─── Trecho selecionado ───

Por último, O DIR não inclui desastres ou outras causas ambientais como motivo para uma pessoa pedir refúgio, mas admite que o refugiado ambiental pode se enquadrar como um refugiado “tradicional”, se atender às condições da Convenção de 51, mesmo que o temor de perseguição tenha origem em um fator ambiental. O Comitê de Direitos Humanos da ONU, em 2019, reconheceu o efeito das mudanças climáticas em todos os direitos humanos, e declarou que os Estados não podem enviar de volta migrantes para países onde suas vidas possam estar em risco, mesmo que por fatores ambientais. A decisão, embora não tenha força obrigatória, é um precedente importante para a aplicação do princípio da não-devolução para os refugiados ambientais (Claro, 2020).

O Direito Internacional dos Refugiados é em grande parte definido pela Convenção das Nações Unidas de 1951 sobre o Estatuto dos Refugiados e pelo seu Protocolo de 1967 sobre o Estatuto dos Refugiados - juntos referidos como "a Convenção de 1951" (ONU, 1951; 1967). A Convenção de 1951 estipula quem é considerado um refugiado, quais são as proteções legais, assistência e direitos sociais aos quais os refugiados têm direito, e as obrigações que os refugiados têm para com os países que os acolhem. Eis que, de acordo com a Organização das Nações Unidas, refugiado é

uma pessoa que está fora de seu país de nacionalidade ou residência habitual; que tem um medo bem fundamentado de ser perseguida devido à sua raça, religião, nacionalidade, pertencimento a um determinado grupo social ou opinião política; e que é incapaz ou não está disposta a se beneficiar da proteção desse país, ou a retornar a ele, por medo de perseguição (ONU, 1951).

───

- **Tarefa A**: Reescreva em forma de lista o parágrafo do trecho sobre refugiados que começa com "Por último, O DIR não inclui", mantendo os fatos principais.
- **Tarefa B**: Repita, sem alterações, tudo o que vai de "Por último, O" até "ambientais (Claro, 2020)." no trecho sobre refugiados.
- **Tarefa C**: Retome o texto sobre o Direito Internacional dos Refugiados a partir do ponto em que ele termina.

─── Trechos de dados ───

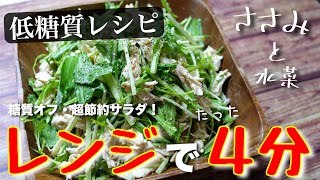 低糖質レシピ

ささみ
と
水菜

糖質オフ・超節約サラダ！

たった

レンジで4分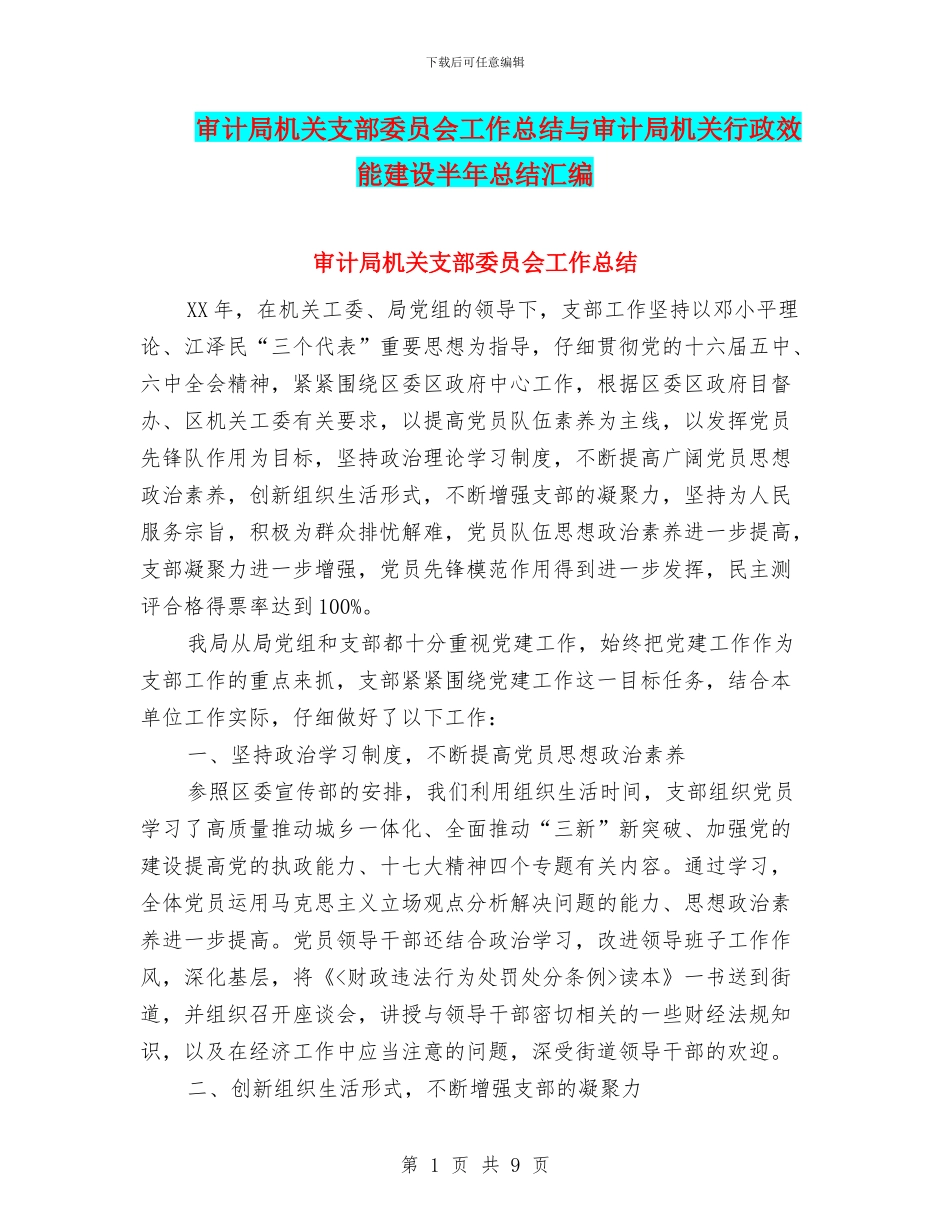 下载后可任意编辑

审计局机关支部委员会工作总结与审计局机关行政效能建设半年总结汇编

审计局机关支部委员会工作总结

XX年，在机关工委、局党组的领导下，支部工作坚持以邓小平理论、江泽民“三个代表”重要思想为指导，仔细贯彻党的十六届五中、六中全会精神，紧紧围绕区委区政府中心工作，根据区委区政府目督办、区机关工委有关要求，以提高党员队伍素养为主线，以发挥党员先锋队作用为目标，坚持政治理论学习制度，不断提高广阔党员思想政治素养，创新组织生活形式，不断增强支部的凝聚力，坚持为人民服务宗旨，积极为群众排忧解难，党员队伍思想政治素养进一步提高，支部凝聚力进一步增强，党员先锋模范作用得到进一步发挥，民主测评合格得票率达到100%。

我局从局党组和支部都十分重视党建工作，始终把党建工作作为支部工作的重点来抓，支部紧紧围绕党建工作这一目标任务，结合本单位工作实际，仔细做好了以下工作：

一、坚持政治学习制度，不断提高党员思想政治素养

参照区委宣传部的安排，我们利用组织生活时间，支部组织党员学习了高质量推动城乡一体化、全面推动“三新”新突破、加强党的建设提高党的执政能力、十七大精神四个专题有关内容。通过学习，全体党员运用马克思主义立场观点分析解决问题的能力、思想政治素养进一步提高。党员领导干部还结合政治学习，改进领导班子工作作风，深化基层，将《<财政违法行为处罚处分条例>读本》一书送到街道，并组织召开座谈会，讲授与领导干部密切相关的一些财经法规知识，以及在经济工作中应当注意的问题，深受街道领导干部的欢迎。

二、创新组织生活形式，不断增强支部的凝聚力

第 1 页 共 9 页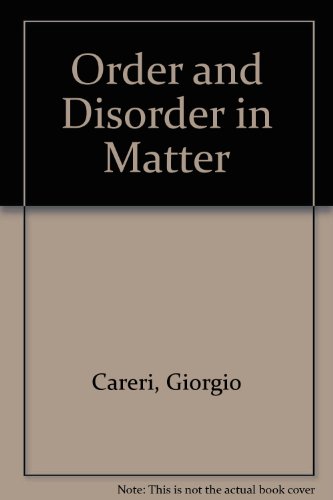 Order and Disorder in Matter

Careri, Giorgio

Note: This is not the actual book cover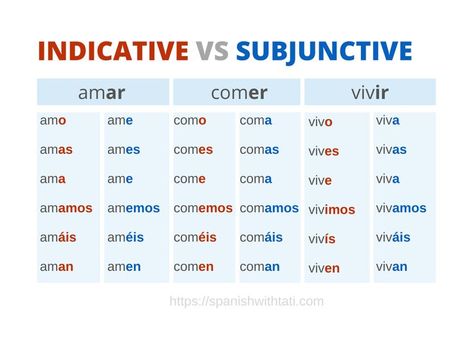 INDICATIVE VS SUBJUNCTIVE

| amar | | comer | | vivir | |
|---|---|---|---|---|---|
| amo | ame | como | coma | vivo | viva |
| amas | ames | comes | comas | vives | vivas |
| ama | ame | come | coma | vive | viva |
| amamos | amemos | comemos | comamos | vivimos | vivamos |
| amáis | améis | coméis | comáis | vivís | viváis |
| aman | amen | comen | coman | viven | vivan |

https://spanishwithtati.com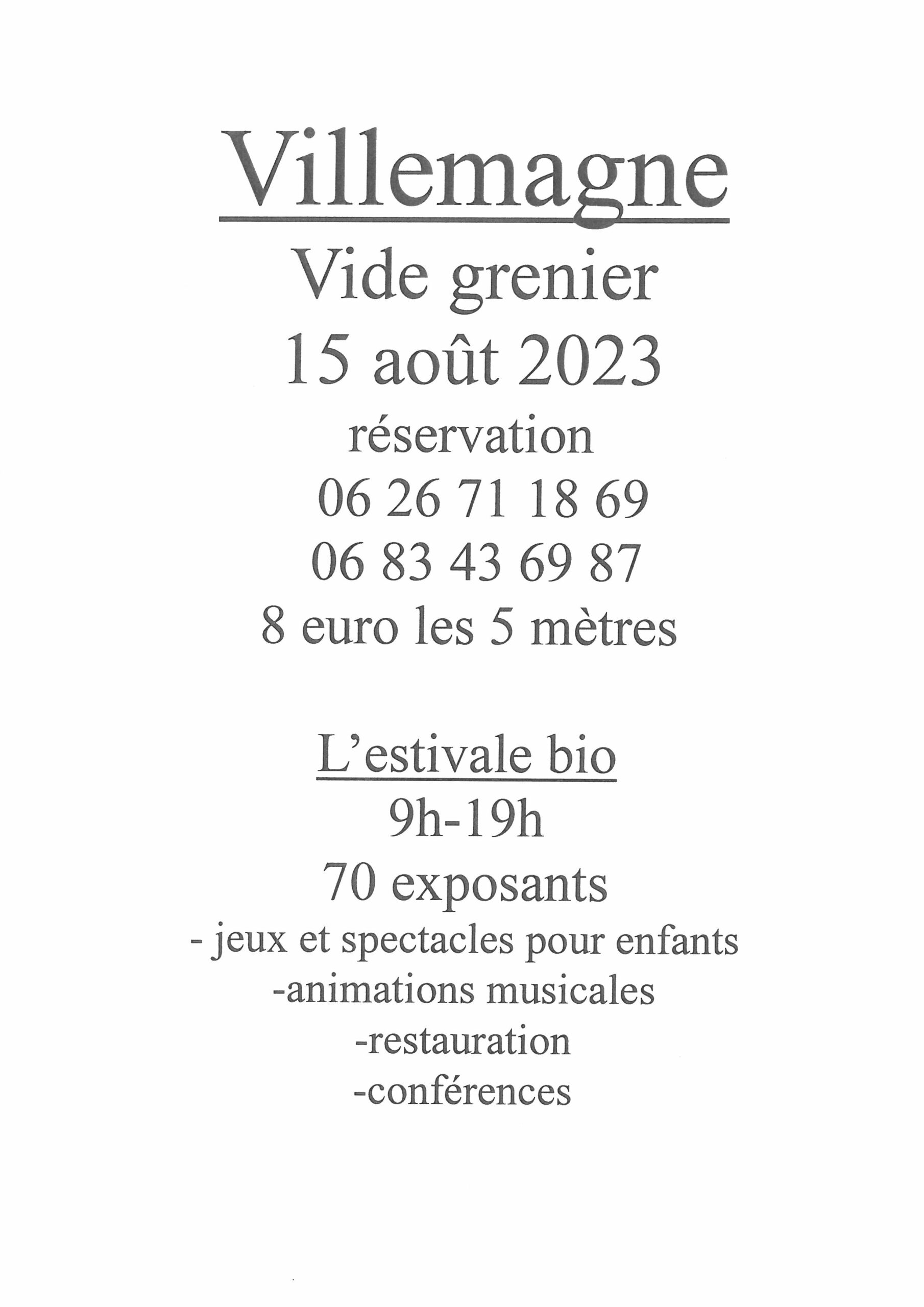 Villemagne

Vide grenier

15 août 2023

réservation

06 26 71 18 69

06 83 43 69 87

8 euro les 5 mètres

L'estivale bio

9h-19h

70 exposants

- jeux et spectacles pour enfants

-animations musicales

-restauration

-conférences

───

- **Resultado A**:
- O DIR não inclui desastres ou outras causas ambientais como motivo para pedir refúgio.
- O refugiado ambiental pode se enquadrar como refugiado "tradicional" se atender às condições da Convenção de 51, mesmo que o temor de perseguição tenha origem em um fator ambiental.
- Em 2019, o Comitê de Direitos Humanos da ONU reconheceu o efeito das mudanças climáticas em todos os direitos humanos.
- O Comitê declarou que os Estados não podem devolver migrantes a países onde suas vidas possam estar em risco, mesmo que por fatores ambientais.
- A decisão não tem força obrigatória, mas é um precedente importante para aplicar o princípio da não-devolução aos refugiados ambientais (Claro, 2020).

- **Resultado B**:
Por último, O DIR não inclui desastres ou outras causas ambientais como motivo para uma pessoa pedir refúgio, mas admite que o refugiado ambiental pode se enquadrar como um refugiado “tradicional”, se atender às condições da Convenção de 51, mesmo que o temor de perseguição tenha origem em um fator ambiental. O Comitê de Direitos Humanos da ONU, em 2019, reconheceu o efeito das mudanças climáticas em todos os direitos humanos, e declarou que os Estados não podem enviar de volta migrantes para países onde suas vidas possam estar em risco, mesmo que por fatores ambientais. A decisão, embora não tenha força obrigatória, é um precedente importante para a aplicação do princípio da não-devolução para os refugiados ambientais (Claro, 2020).

- **Resultado C**:
Infelizmente, essa definição não abrange a maioria das pessoas deslocadas devido às mudanças climáticas. A menos que saiam de áreas onde os efeitos das mudanças climáticas levaram à instabilidade (por exemplo, a escassez de alimentos provocando conflitos regionais), a maioria não preencherá os critérios para o status de refugiado, conforme definido pela Convenção de 1951, mesmo que aqueles que foram deslocados pelas mudanças climáticas possam ter perdido totalmente sua terra natal ou mesmo o país.

Sendo a única autoridade de abrangência global que define o status de refugiado, a Convenção de 1951 deixa de contemplar as pessoas deslocadas devido às mudanças climáticas e coloca a comunidade internacional em uma posição reativa para lidar com o deslocamento causado pelas mudanças climáticas, à medida que os efeitos mais devastadores do fenômeno ganham força.

Um dos primeiros estudos sobre a migração provocada por fatores ambientais foi um relatório do Programa das Nações Unidas para o Meio Ambiente (PNUMA), publicado em 1985 (El-Hinnawi, 1985). No entanto, o termo “refugiados ambientais” não é adequado do ponto de vista do direito internacional, pois a Convenção de 1951 sobre o Estatuto dos Refugiados estabelece critérios específicos para que uma pessoa possa ser reconhecida como refugiada e venha a receber a proteção internacional correspondente. Esses critérios não incluem as pessoas deslocadas por razões ambientais, mesmo que se faça uma interpretação atualizada da Convenção (Miranda, 2010). O principal problema é que, na maioria dos casos, não há uma perseguição ou uma ação deliberada de um agente identificável ou do próprio Estado contra essas pessoas (Kozoll, 2004).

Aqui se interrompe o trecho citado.